People often wondered what happened to her father.
Mijal Tenenbaum’s father died, but she didn’t like talking about the circumstances. The simplest questions: "Why?" "How?" would bring her down an emotional path few others have experienced as victims of terrorism.
The fact is her father’s death was widely publicized, plastered in news headlines throughout Argentina. Mijal was just 3 months old when a van packed with a bomb drove into the local Jewish Center in Buenos Aires killing her father and 84 others in Argentina’s worst terrorist attack. It’s referred to as the South American nation’s Sept. 11.
“While a lot of people can understand loss, it's kind of weird having that loss be a spectacle in certain ways,” Tenenbaum said of the constant media attention.
For the past five years, the 21-year-old has traveled to Pennsylvania in search of others who can understand the pain elicited from losing someone at the hands of terrorism and global conflict. This year Project Common Bond brought together 60 teens from 12 different countries – from Israel and the West Bank, from both sides of the conflict in Northern Ireland and from Kenya. Most of the participants lost their fathers in terrorist attacks – one brother and sister were in a café in Saudia Arabia when a bomb went off killing their father in front of them. Someone else had lost their father in a suicide bomb attack in Pakistan.
The goal at its surface is to remind these young adults that they are not alone. For eight days at Pennsylvania’s Bryn Mawr College, they participate in therapeutic group work, leadership sessions and conflict resolution with the common ultimate goal of turning their tragedy into positive change back in their home communities.
“These teens are the most vulnerable to the narratives of violent extremism that we see throughout the world and these are the teens who are making the change and being the change that we want to see in the world, they are the ones that are moving forward with strength and resiliency and they are bringing that message back to home,” said Danielle Coon, Director of Project Common Bond.
The program was founded eight years ago by Tuesday’s Children, an organization started by the children of victims of the 9/11 attacks. Children like 22-year-old Robert Pycior. Pycior’s father Joseph died on 9/11 while working at the Pentagon.
“When I was younger I had a lot, a lot of anger, and the anger wasn’t geared towards specific people or a specific group,” he said. “It was just a lot of anger and wondering 'why me,' that’s a very common threat that other participants will say 'Why me?

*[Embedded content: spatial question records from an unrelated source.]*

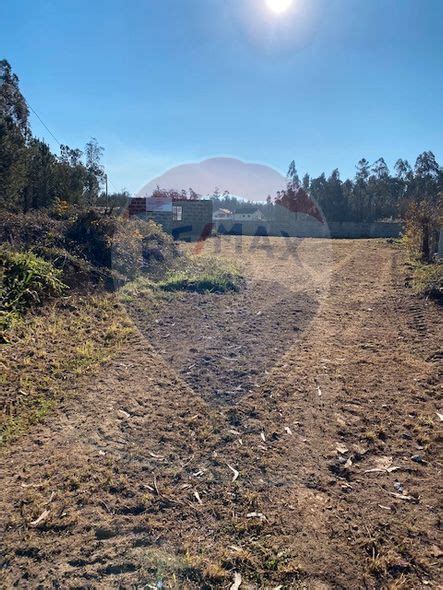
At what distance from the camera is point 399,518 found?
7.01 ft

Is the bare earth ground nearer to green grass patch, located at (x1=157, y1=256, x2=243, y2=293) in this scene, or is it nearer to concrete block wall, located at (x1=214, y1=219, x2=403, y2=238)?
green grass patch, located at (x1=157, y1=256, x2=243, y2=293)

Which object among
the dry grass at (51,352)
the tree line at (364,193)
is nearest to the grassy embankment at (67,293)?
the dry grass at (51,352)

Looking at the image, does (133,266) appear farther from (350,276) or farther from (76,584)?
(76,584)

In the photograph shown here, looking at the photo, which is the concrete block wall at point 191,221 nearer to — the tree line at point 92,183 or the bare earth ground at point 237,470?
the tree line at point 92,183

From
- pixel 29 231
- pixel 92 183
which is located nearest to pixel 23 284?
pixel 29 231

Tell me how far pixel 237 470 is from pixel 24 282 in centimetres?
391

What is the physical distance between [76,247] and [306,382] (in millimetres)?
5136

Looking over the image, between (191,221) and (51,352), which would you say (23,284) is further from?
(191,221)

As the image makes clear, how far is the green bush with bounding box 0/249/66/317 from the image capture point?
4.76 m

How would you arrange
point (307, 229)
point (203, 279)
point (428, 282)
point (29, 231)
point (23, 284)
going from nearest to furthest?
point (23, 284) → point (29, 231) → point (428, 282) → point (203, 279) → point (307, 229)

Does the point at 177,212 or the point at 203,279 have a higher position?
the point at 177,212

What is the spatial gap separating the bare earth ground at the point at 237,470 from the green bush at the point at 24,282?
150 centimetres

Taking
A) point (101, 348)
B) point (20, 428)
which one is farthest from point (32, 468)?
point (101, 348)

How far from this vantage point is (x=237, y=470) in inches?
100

Why’d it have to happen to me?'”
It’s not all fun and games at camp, following a Harvard curriculum and assisted by facilitators, campers openly address their trauma and experience with terrorism and teach diverse participants how to resolve conflicts and disagreements in a dignified way.

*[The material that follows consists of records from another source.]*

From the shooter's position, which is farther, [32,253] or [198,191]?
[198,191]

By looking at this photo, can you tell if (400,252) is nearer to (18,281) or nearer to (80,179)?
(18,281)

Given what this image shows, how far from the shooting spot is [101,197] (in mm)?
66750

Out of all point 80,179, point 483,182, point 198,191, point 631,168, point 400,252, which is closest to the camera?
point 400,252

“Our communities all grieve for what happened to us but they don't grieve in the same way,” Tenenbaum said. “It's hard for us because we have to accept that grief and support that grief while also taking care of ourselves.”

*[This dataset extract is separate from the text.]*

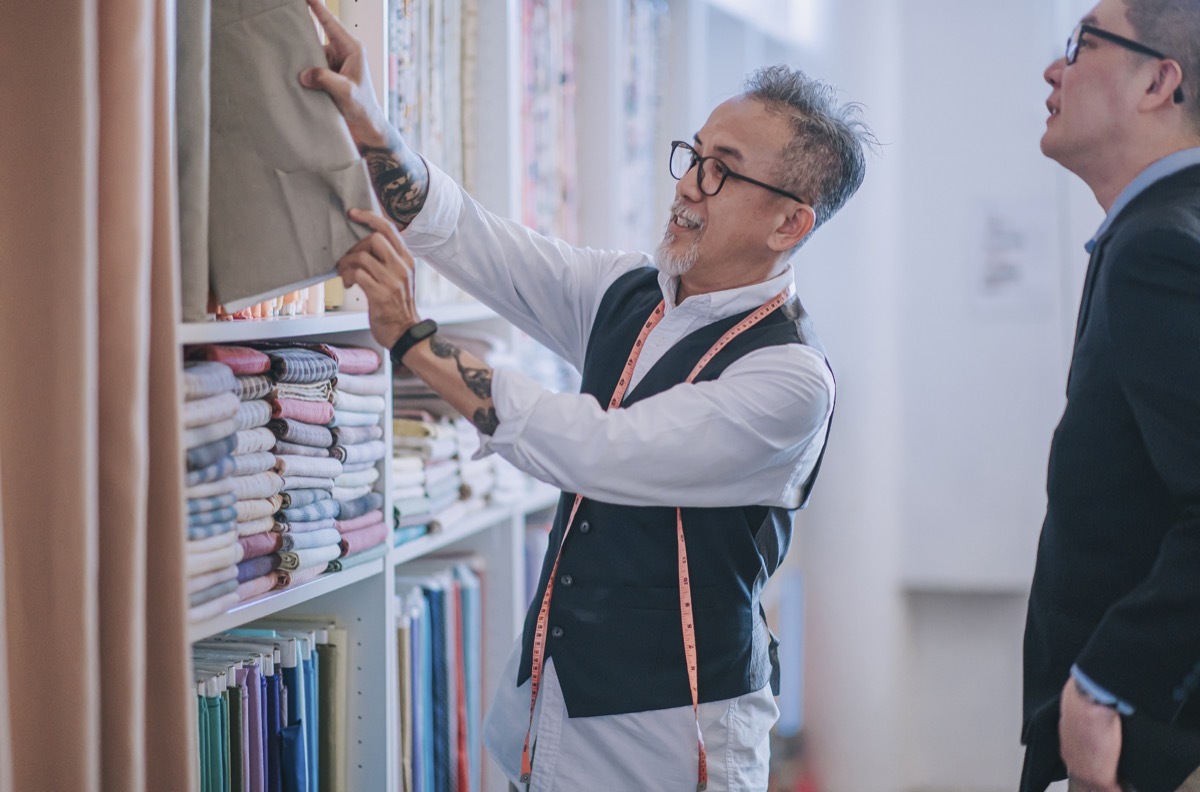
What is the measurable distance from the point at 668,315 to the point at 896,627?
7.36 ft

This program can be emotionally tough, especially for those from either side of the Israeli and Palestinian conflict. Tomer Avisar, an Israeli 16 year-old, lost his uncle in an army tanker accident. Avisar says meeting Palestianins at Project Common Bond has shattered stereotypes and inspired him to foster peace back in Israel.
“I try to become friends with all of them, it is tough” Avisar said. “I still haven't fully grown up. It is tough for me, especially since I am going into the army in two years. Can I befriend them? Sure I can. I get to know their stories, and they are good people.”
Project Common Bond says the goal isn’t to create friendships but to create understanding, and make sure the emotional anger and sadness that comes from losing a loved one in a murderous attack fuels a positive change rather than a continuous cycle of revenge and more extremism.
Palestinian Tamera Abuzant is from the West Bank. Tamera lost her uncle before she was born. Her family told her was killed by Israelis. Meeting Avisar though at camp has changed some of her perspective.
"When I see Tomer, I dont think of the stereotype we used to have, 'Oh, he's an Israeli. He will come kill you. I know now for sure that not all of them are bad,” she said. “I respect his loss, I respect him as a person as a human being, and I have nothing against him as a person.”
As Tenenbaum said while sitting outside surrounded by other campers eating lunch in Pennsylvania, “We are all here for the same reason. We all want to make it better, and because we want to end these horrible events that happened to us. We don’t want them to happen to other kids.”